I told myself, “I just need more patience. More empathy. They’ll change.”
What I really needed was to reconnect with my own emotions and stop using empathy as an excuse to avoid boundaries.
When your focus is on making the other person feel good, and that dynamic is one-sided, you start believing that your wellbeing depends on theirs. That’s not empathy. That’s self-abandonment.
Then it hit me.
People who lack self-compassion often find themselves in unhealthy relationship patterns. Anis Qizilbash said:
““How you treat yourself reflects how you let others treat you. If you’re unkind to yourself, you create a standard for how much abuse you accept from others and as a result end up attracting abusive and disrespectful relationships.”
I didn’t think I was in abusive relationships. But maybe I just wasn’t calling them what they were. When I lead with empathy, I connect to someone else’s emotions, needs, and fears. I pour myself into their world. But I don’t speak up about what I need.
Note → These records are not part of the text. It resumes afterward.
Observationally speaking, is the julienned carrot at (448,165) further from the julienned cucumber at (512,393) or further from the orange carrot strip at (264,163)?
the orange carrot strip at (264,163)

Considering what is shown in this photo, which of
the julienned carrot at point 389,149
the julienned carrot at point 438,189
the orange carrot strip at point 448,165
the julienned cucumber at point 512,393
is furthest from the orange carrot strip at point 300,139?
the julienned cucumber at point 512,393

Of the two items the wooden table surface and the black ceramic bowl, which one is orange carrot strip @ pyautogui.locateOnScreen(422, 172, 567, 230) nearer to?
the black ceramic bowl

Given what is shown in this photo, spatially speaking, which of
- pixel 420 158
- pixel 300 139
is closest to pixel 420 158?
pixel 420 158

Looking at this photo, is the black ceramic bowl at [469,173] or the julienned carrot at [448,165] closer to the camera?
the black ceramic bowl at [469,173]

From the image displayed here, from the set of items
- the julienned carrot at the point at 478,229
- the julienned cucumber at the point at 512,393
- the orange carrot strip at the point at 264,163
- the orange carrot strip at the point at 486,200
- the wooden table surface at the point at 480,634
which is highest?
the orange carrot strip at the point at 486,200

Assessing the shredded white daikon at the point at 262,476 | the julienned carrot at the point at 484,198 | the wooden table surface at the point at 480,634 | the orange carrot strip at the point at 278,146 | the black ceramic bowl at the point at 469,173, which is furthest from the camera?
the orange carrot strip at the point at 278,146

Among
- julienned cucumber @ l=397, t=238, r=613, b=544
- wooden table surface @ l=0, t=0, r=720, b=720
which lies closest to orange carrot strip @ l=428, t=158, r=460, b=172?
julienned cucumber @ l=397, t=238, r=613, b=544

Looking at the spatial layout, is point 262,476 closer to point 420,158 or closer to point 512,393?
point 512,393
I stay silent about how their behaviour affects me.
And that silence becomes its own pattern.
RuPaul once said:
“If you can’t love yourself, how in the hell you gonna love somebody else?”
Exactly.
Because when I shield someone from the truth about how they’re impacting me, I rob them of the opportunity to grow. I use empathy as a buffer to avoid conflict, to keep the peace, to bypass uncomfortable conversations.
That’s not kindness. That’s fear pretending to be grace.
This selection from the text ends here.